## WHAT TO DO
Find the word "than" in the data. Return every line where it appears.

## INFORMATION
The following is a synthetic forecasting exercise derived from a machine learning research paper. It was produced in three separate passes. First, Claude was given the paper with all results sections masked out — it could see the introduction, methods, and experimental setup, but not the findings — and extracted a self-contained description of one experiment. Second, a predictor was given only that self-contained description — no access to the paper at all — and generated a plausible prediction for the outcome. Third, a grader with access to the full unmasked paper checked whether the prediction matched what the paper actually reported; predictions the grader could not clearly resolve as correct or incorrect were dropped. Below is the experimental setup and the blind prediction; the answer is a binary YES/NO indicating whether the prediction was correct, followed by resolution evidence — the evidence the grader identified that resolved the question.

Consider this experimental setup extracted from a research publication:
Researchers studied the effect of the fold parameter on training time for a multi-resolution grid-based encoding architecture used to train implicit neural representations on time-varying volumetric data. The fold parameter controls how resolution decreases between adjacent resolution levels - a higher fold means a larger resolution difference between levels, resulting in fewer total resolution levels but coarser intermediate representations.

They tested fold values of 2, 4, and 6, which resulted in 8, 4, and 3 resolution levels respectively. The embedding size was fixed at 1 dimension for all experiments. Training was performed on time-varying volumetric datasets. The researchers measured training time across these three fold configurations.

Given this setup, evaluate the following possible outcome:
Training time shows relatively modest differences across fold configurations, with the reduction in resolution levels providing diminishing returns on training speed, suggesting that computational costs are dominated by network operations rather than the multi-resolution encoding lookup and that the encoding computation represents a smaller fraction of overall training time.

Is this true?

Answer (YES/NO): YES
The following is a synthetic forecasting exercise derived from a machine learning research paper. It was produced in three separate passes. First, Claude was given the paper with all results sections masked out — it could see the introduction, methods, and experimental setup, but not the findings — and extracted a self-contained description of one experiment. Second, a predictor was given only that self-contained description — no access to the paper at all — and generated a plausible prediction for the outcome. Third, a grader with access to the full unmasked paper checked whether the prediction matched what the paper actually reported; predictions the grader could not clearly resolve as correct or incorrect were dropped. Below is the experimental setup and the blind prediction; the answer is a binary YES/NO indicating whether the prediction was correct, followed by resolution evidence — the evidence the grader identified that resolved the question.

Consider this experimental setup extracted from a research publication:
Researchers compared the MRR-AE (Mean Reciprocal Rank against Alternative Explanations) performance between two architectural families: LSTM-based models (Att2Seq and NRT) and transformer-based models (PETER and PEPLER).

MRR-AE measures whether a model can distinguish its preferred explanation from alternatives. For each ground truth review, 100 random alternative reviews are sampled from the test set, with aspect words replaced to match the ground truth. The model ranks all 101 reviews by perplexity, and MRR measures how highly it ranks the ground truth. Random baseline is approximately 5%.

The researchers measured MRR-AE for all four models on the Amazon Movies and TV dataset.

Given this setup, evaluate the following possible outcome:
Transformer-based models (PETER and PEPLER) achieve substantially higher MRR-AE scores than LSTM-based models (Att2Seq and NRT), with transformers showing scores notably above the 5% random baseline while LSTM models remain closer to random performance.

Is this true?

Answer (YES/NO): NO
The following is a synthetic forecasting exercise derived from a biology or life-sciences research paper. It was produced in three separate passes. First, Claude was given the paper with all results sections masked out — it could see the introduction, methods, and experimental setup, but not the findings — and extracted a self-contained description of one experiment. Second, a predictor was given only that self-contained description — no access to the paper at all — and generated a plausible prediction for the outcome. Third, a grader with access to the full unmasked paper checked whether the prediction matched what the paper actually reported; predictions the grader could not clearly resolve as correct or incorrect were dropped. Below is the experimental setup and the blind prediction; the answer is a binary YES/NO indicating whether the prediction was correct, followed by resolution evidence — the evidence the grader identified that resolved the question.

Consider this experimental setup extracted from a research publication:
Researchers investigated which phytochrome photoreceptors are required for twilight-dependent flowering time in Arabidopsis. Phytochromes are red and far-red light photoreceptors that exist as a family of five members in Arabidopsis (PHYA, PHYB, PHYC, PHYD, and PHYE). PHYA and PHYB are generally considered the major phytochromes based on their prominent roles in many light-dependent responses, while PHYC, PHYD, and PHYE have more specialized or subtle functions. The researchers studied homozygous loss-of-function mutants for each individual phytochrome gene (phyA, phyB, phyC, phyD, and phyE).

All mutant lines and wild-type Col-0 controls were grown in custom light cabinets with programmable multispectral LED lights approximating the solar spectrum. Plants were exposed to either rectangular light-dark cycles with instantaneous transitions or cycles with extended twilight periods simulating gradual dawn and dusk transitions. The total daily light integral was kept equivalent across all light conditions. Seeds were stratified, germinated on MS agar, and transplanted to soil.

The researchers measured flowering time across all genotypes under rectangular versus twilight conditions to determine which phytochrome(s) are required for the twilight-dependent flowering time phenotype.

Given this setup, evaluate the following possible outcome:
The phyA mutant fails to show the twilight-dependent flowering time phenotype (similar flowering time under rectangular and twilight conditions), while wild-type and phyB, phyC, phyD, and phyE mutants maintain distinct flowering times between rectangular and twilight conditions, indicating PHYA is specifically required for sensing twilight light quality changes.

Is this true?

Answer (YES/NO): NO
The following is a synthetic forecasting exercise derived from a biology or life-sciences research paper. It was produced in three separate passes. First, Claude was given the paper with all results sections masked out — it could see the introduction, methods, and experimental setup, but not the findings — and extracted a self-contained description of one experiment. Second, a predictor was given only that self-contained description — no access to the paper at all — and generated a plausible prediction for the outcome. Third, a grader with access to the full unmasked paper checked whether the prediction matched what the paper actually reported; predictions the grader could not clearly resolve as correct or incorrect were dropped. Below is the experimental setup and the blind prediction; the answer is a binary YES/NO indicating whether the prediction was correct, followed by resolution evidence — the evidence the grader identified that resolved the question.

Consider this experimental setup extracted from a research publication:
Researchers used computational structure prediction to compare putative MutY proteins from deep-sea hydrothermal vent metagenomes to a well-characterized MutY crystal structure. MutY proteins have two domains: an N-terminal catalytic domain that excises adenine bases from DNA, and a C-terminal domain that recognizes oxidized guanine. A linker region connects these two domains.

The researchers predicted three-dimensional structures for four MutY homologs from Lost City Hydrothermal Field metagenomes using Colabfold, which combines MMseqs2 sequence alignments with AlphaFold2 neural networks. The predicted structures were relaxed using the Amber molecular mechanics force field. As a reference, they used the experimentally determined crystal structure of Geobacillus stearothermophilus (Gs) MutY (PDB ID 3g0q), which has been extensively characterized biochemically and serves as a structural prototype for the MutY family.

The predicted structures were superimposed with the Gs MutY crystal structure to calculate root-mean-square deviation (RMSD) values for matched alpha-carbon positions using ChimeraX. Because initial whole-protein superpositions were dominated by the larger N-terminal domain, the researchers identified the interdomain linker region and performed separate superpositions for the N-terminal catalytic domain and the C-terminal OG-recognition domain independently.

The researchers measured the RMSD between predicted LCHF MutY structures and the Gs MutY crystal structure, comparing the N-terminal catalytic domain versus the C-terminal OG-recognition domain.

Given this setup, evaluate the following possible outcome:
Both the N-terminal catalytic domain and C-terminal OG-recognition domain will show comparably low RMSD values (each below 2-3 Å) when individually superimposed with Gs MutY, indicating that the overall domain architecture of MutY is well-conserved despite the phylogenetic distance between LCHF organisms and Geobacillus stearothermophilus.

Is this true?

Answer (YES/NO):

## COMPLETED EXERCISE
Training time shows relatively modest differences across fold configurations, with the reduction in resolution levels providing diminishing returns on training speed, suggesting that computational costs are dominated by network operations rather than the multi-resolution encoding lookup and that the encoding computation represents a smaller fraction of overall training time.
Transformer-based models (PETER and PEPLER) achieve substantially higher MRR-AE scores than LSTM-based models (Att2Seq and NRT), with transformers showing scores notably above the 5% random baseline while LSTM models remain closer to random performance.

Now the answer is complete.